指示 A ▸ 引用文によると、2013年にどの法律が改正され、それによって何が設置されたか。
指示 B ▸ 引用文で佐藤氏以外に名前が挙がっている人物を、すべて挙げよ。
指示 C ▸ 引用文のうち『「バルトや私が研究してきた』で始まる段落を、主な内容を残して箇条書きにまとめよ。

引用文 ▸
反知性主義について佐藤氏は、「近代以前、古代中世において神は天にいると考えられていた。しかし、ガリレオ、コペルニクス以降、それはもはや信じられなくなった。19世紀の神学者シュライエルマッハーは、宗教とは直感と感情、後期は絶対依存と言い、直感や感情で主体を心に置き換え、心を通じて神様に祈るようになった。つまり、心の時代とは実は近代的な現象。しかし危険もある。自分の内面と身体の動きを神と一体化してしまう危険です」と語った。
その上で、「ナショナリズムも心の中にある。それが実証されたのが第一次世界大戦。理性を用いて科学技術を発展させ、理想的な社会を作り上げようとしたが、その結果起きたのが世界大戦だった。そこで自由主義神学が崩壊し、カール・バルトが出てきた。バルトは神は上にいると言った。それは形而上学ではなく、心の中にいることへの対比だった」と述べた。
「バルトや私が研究してきたチェコの神学者ヨゼフ・フローマトカが本質を突いている。宗教は生活の全てである。われわれの仕事、勉強、生れてきたこと、今日ここに来たことも宗教の一環。その本質は、自分の力を他者のために使うことです。こういう考え方を持っている人は、政治の世界もまた他人事ではない。世の中のことに対応して何かをしなければ、と考える。だからキリスト者は政治にも興味を持つのです」と話した。
この日のテーマである特定秘密保護法については、この法案自体よりも2013年に安全保障会議設置法が改正され、国家安全保障会議(日本版NSC)が設置されたことが本質的な問題だと解説した。日本の安全保障に危機的な事態があるときに戦争をするかを決める安全保障会議が設置されたことで、これまで専守防衛だった日本に戦争ができる体制ができてしまったとして、「戦争をする以上、軍事機密保護が必要となる。だからこそ特定秘密保護法案が必要となった。そこを外しての特定秘密保護法案批判は意味がない。この法案では、防衛大臣や外務大臣が適正情報対象になっていない。つまり、国民が国会議員を通してコントロールができなくなる。それが最大の問題だ」と指摘した。

データ抜粋 ▸

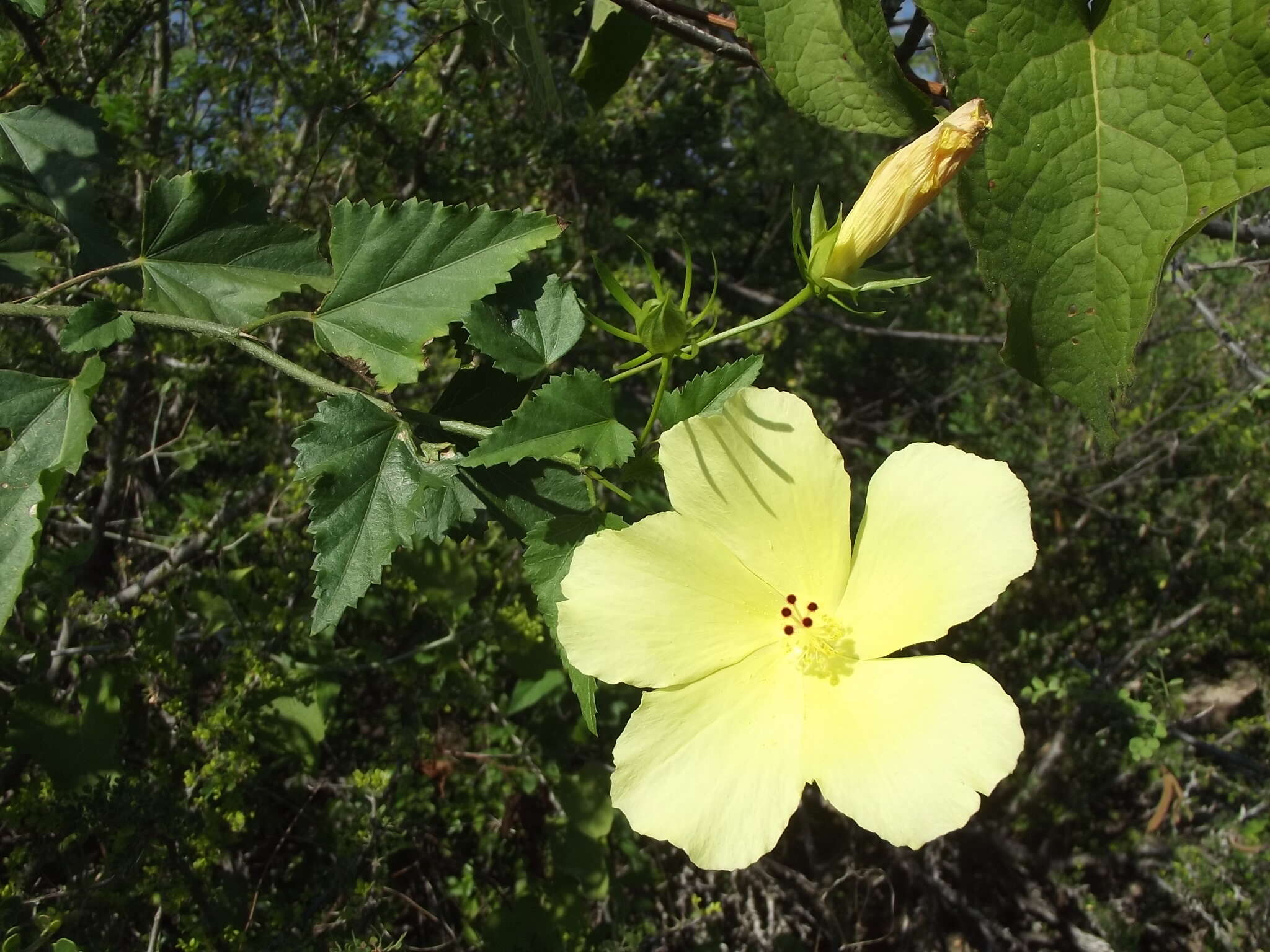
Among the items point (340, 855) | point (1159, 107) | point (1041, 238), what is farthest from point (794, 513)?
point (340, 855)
* * *
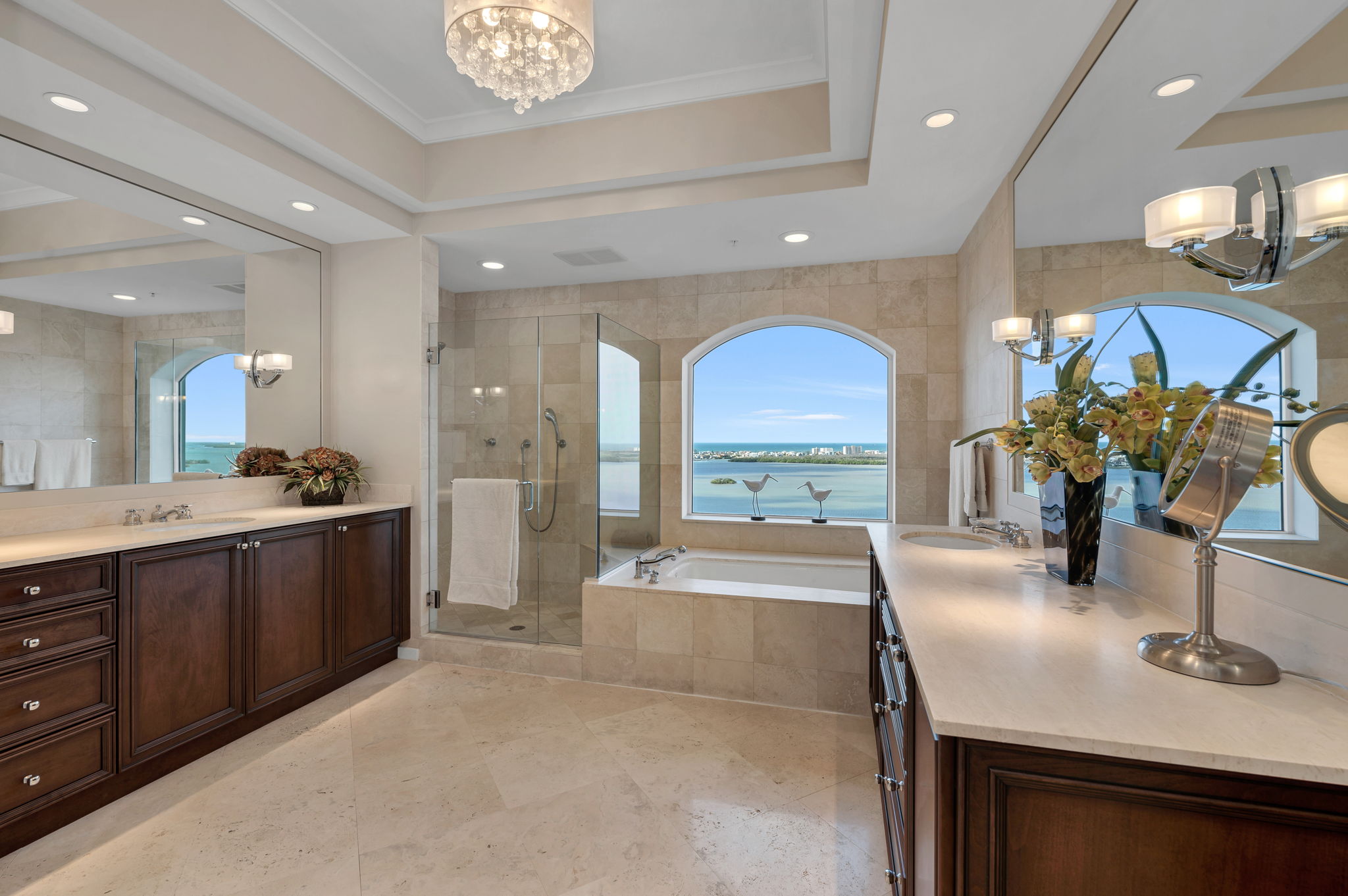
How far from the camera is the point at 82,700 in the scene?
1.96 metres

解答 A ▸ 安全保障会議設置法が改正され、国家安全保障会議(日本版NSC)が設置された。

解答 B ▸ ガリレオ、コペルニクス、シュライエルマッハー、カール・バルト、ヨゼフ・フローマトカ

解答 C ▸
- バルトと、佐藤氏が研究してきたチェコの神学者ヨゼフ・フローマトカが本質を突いている。
- 宗教は生活の全てであり、仕事、勉強、生まれてきたこと、今日ここに来たことも宗教の一環である。
- 宗教の本質は、自分の力を他者のために使うことである。
- この考え方を持つ人にとって政治の世界は他人事ではない。そういう人は、世の中のことに対応して何かをしなければと考える。
- だからキリスト者は政治にも興味を持つ。